The Random House Group also operates branches in Australia, New Zealand, South Africa (as a joint venture under the name Random House Struik), and India as part of its overseas structure. In Australia offices are in Sydney and Melbourne. In New Zealand it is based in Glenfield, Auckland, while Random House's Indian headquarters are located in New Delhi.

Verlagsgruppe Random House was established after Bertelsmann's 1998 acquisition of Random House, grouping its German imprints (until then operating as Verlagsgruppe Bertelsmann) under the new name; before April 2020, it has explicitly no legal part of the worldwide Penguin Random House company and a hundred percent subsidiary of Bertelsmann instead but de facto is led by the same management. It is the second largest book publisher in Germany with more than 40 imprints, including historic publishing houses Goldmann and Heyne Verlag, as well as C. Bertelsmann, the publishing house from which today's Bertelsmann SE & Co. KGaA would eventually evolve. Verlagsgruppe Random House is headquartered in Munich (with additional locations in Gütersloh (where Bertelsmann is headquartered), Cologne, and Aßlar), employs about 850 people, and publishes roughly 2,500 titles per year. Following the formation of Penguin Random House, a Penguin Verlag (with no legal connection to Penguin Books) was founded for the German market in 2015, as part of the Verlagsgruppe Random House. With Bertelsmann acquiring full ownership of Penguin Random House in April 2020, Verlagsgruppe Random House is being reintegrated with the main Penguin Random House company.

Penguin Random House Grupo Editorial is Random House's Spanish-language division, targeting markets in Spain and Hispanic America. It is headquartered in Barcelona with locations in Argentina, Chile, Colombia, Mexico, Venezuela, Uruguay, and the United States. From 2001 until November 2012, it was a joint venture with Italian publisher Mondadori (Random House Mondadori). Upon Bertelsmann's acquisition of Mondadori's stake in the JV, the name was kept temporarily four months. Some Spanish-language authors published by Penguin Random House Grupo Editorial include Roberto Bolaño, Javier Marías, Mario Vargas Llosa and Guillermo Arriaga.

*STORED DATA:*
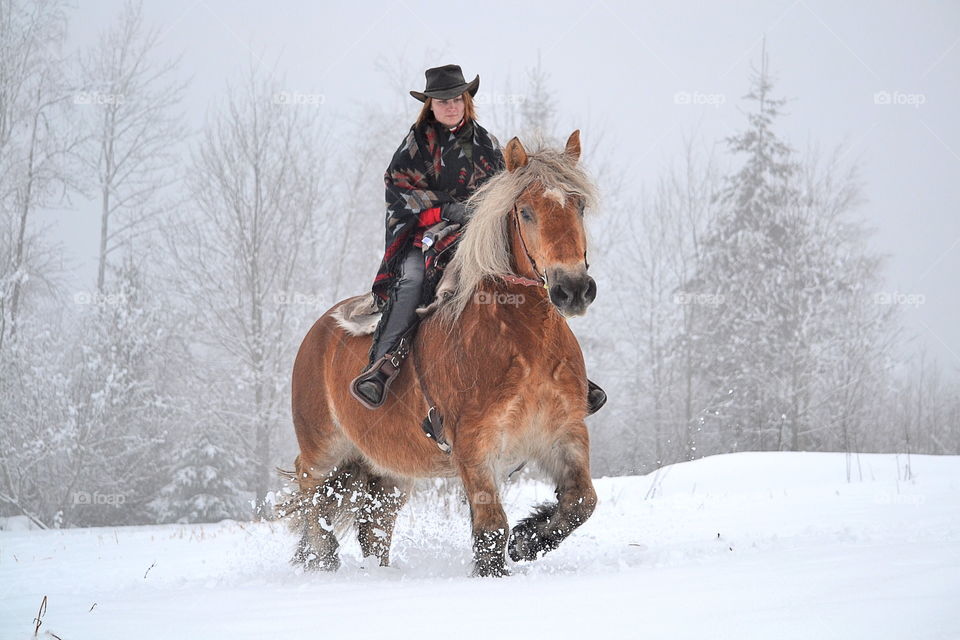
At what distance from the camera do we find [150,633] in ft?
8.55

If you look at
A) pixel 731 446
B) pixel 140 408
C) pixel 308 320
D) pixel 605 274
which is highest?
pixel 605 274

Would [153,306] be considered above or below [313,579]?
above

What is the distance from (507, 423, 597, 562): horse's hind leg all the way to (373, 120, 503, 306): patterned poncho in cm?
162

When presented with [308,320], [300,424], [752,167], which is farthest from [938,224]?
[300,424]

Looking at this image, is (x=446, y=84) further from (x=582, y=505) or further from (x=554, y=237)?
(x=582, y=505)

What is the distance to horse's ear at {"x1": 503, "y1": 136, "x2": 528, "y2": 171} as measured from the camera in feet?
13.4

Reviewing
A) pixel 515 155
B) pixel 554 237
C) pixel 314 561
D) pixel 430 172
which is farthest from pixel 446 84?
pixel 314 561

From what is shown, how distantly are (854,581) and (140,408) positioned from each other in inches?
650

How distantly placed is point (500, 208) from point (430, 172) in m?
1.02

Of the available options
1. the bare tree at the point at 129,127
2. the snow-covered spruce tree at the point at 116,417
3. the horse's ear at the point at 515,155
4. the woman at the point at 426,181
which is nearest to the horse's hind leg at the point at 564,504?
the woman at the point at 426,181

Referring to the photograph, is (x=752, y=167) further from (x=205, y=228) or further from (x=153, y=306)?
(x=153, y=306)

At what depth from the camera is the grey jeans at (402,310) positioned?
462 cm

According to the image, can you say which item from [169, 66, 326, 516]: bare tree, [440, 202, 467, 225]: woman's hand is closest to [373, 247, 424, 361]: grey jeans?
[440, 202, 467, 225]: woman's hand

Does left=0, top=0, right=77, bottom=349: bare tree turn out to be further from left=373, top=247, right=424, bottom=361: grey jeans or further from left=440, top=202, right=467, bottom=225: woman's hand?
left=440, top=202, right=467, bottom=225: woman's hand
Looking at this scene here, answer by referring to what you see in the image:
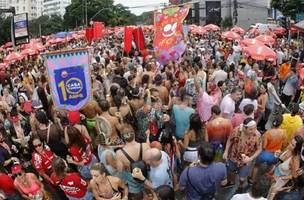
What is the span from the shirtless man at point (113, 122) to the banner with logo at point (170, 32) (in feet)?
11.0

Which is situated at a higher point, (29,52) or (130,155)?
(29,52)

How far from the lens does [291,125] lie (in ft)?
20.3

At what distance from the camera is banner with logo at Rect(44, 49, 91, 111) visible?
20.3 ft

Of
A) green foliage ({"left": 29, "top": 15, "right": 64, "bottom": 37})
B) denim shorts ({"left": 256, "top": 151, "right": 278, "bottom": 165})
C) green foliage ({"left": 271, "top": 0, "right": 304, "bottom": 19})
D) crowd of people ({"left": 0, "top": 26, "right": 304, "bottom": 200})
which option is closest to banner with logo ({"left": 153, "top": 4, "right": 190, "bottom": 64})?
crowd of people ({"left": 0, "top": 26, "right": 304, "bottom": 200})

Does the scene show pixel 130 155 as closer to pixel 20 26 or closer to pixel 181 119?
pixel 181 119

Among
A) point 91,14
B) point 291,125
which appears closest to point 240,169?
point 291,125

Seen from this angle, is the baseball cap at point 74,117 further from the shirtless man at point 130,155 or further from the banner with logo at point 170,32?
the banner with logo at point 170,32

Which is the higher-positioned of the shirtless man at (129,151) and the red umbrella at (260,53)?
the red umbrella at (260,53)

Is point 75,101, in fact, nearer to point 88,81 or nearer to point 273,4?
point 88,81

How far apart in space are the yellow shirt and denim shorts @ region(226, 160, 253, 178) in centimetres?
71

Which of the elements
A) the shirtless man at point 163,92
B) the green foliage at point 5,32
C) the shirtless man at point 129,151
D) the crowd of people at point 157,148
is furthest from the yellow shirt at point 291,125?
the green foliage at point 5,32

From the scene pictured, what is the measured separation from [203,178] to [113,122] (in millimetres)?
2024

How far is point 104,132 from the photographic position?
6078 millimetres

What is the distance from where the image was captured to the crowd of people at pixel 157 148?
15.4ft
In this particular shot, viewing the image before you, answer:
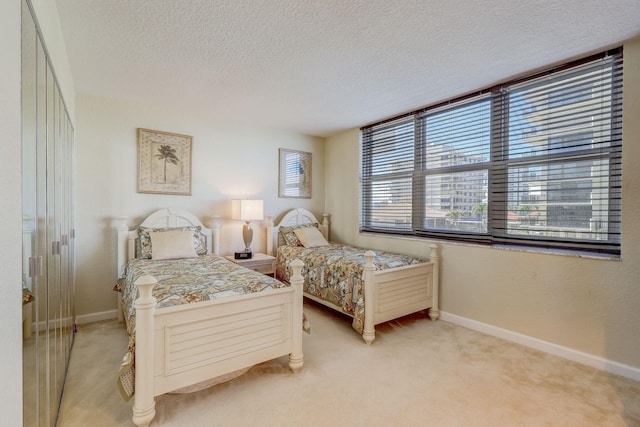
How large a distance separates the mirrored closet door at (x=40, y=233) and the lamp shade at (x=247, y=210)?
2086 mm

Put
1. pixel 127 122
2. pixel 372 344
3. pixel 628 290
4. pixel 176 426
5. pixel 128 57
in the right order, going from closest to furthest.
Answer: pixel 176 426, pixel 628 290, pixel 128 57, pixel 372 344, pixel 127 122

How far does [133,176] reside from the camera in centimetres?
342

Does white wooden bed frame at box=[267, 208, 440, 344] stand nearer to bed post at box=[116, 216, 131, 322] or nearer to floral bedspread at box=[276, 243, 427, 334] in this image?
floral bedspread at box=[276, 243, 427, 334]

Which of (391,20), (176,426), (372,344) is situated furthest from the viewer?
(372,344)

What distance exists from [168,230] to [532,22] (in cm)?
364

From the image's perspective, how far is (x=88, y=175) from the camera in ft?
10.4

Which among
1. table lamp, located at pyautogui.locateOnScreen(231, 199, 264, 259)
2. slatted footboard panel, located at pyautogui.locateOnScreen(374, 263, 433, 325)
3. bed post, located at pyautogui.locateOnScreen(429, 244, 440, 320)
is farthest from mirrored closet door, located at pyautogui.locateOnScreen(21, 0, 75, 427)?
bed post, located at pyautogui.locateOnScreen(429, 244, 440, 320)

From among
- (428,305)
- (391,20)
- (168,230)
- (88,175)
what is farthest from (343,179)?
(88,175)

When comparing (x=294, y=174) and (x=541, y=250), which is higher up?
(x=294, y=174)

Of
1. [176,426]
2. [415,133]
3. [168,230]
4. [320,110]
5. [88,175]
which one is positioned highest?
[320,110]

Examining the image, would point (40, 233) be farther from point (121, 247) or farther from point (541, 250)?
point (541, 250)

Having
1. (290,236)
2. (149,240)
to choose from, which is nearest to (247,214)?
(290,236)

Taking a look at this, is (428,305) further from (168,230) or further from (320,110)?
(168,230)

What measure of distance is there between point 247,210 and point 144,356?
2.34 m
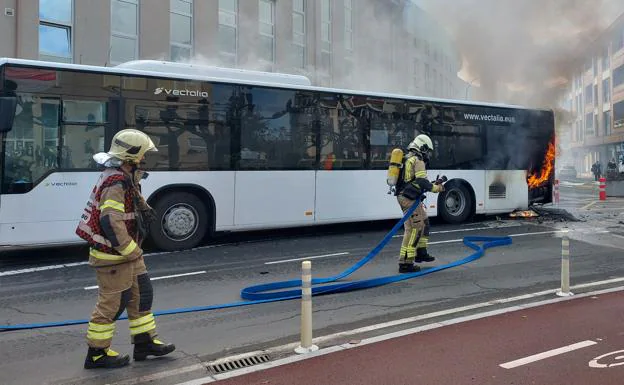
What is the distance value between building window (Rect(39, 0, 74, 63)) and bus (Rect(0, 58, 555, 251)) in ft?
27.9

*REQUIREMENT:* Please return the part of the Random House passage between "The Random House" and "in New Delhi.", inclusive, copied word for word. The records come from a separate source.

*ANSWER FOR THIS EXERCISE:*
The Random House Group also operates branches in Australia, New Zealand, South Africa (as a joint venture under the name Random House Struik), and India as part of its overseas structure. In Australia offices are in Sydney and Melbourne. In New Zealand it is based in Glenfield, Auckland, while Random House's Indian headquarters are located in New Delhi.